Member of the Washington House of Representatives from the 29th district
- Incumbent
- Assumed office January 9, 2023 Serving with Melanie Morgan
- Preceded by: Steve Kirby

Personal details
- Party: Democratic
- Education: Washington State University (BA)

= Sharlett Mena =

American politician

Sharlett Mena is an American politician who is a member of the Washington House of Representatives for the 29th district. Elected in November 2022, she assumed office on January 9, 2023.

== Early life and education ==
The daughter of immigrant farmworkers from Mexico, Mena was raised in Tri-Cities, Washington. She earned a Bachelor of Arts degree in public administration from Washington State University. Mena was the first member of her family to graduate from college.

== Career ==
In 2012 and 2013, Mena served as the web communications manager for Congressman Albio Sires. From 2013 to 2016, she was the communications director and scheduler for Congressman Gene Green. Mena worked as the digital director for Governor Jay Inslee's re-election campaign during the 2016 Washington gubernatorial election.

Mena later worked as a communications specialist for Democratic members of the Washington State Legislature and served in Inslee's gubernatorial office as deputy director.
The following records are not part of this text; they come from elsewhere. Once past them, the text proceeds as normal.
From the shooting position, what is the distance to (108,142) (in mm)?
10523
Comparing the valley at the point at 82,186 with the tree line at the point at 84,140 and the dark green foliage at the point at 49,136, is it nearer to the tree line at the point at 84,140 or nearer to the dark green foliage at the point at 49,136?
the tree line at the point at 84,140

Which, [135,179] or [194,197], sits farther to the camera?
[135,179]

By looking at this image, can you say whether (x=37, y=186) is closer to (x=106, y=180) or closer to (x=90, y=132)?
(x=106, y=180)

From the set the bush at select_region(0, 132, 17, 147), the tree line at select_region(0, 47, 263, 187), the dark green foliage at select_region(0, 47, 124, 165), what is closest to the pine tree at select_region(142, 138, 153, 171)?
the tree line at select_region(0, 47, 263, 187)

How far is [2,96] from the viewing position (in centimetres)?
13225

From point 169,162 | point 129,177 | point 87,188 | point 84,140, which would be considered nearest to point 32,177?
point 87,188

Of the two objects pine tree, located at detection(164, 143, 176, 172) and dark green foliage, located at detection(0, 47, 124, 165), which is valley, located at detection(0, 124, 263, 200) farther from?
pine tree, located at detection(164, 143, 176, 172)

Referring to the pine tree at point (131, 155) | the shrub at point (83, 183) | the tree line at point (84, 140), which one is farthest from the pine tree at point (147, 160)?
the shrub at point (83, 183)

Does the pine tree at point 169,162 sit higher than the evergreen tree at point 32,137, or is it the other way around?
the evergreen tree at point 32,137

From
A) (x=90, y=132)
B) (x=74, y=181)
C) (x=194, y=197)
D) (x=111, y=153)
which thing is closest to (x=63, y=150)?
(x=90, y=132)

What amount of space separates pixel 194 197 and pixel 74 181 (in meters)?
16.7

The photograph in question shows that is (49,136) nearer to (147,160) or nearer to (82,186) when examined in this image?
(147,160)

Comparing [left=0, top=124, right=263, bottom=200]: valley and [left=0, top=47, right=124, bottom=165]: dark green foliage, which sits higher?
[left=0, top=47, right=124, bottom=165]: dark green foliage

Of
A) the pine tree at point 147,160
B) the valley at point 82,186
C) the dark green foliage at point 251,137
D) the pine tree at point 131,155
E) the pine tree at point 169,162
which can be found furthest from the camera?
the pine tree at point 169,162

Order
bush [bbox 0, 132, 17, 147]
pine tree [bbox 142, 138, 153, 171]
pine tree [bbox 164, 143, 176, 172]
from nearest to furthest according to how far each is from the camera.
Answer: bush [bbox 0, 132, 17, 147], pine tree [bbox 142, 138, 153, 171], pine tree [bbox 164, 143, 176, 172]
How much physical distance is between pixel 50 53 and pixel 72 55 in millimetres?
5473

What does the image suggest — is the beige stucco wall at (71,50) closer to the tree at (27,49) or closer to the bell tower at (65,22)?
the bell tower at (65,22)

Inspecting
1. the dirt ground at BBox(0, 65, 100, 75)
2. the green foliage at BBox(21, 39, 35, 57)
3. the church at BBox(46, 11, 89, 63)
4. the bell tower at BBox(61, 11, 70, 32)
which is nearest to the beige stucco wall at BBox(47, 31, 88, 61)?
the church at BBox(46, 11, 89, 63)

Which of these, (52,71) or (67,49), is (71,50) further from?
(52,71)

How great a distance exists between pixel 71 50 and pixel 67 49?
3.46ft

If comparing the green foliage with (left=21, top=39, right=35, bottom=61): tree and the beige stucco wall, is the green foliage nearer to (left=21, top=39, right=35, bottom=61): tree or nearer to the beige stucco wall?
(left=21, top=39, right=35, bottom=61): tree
In 2019, she became a special assistant to the director of the Washington State Department of Ecology.

=== Washington House of Representatives ===
In 2020, Mena challenged incumbent Democratic representative Steve Kirby. During her 2020 campaign, she was endorsed by Vermont Senator Bernie Sanders. In 2022, Kirby retired and endorsed Mena's successful campaign for the Washington House of Representatives.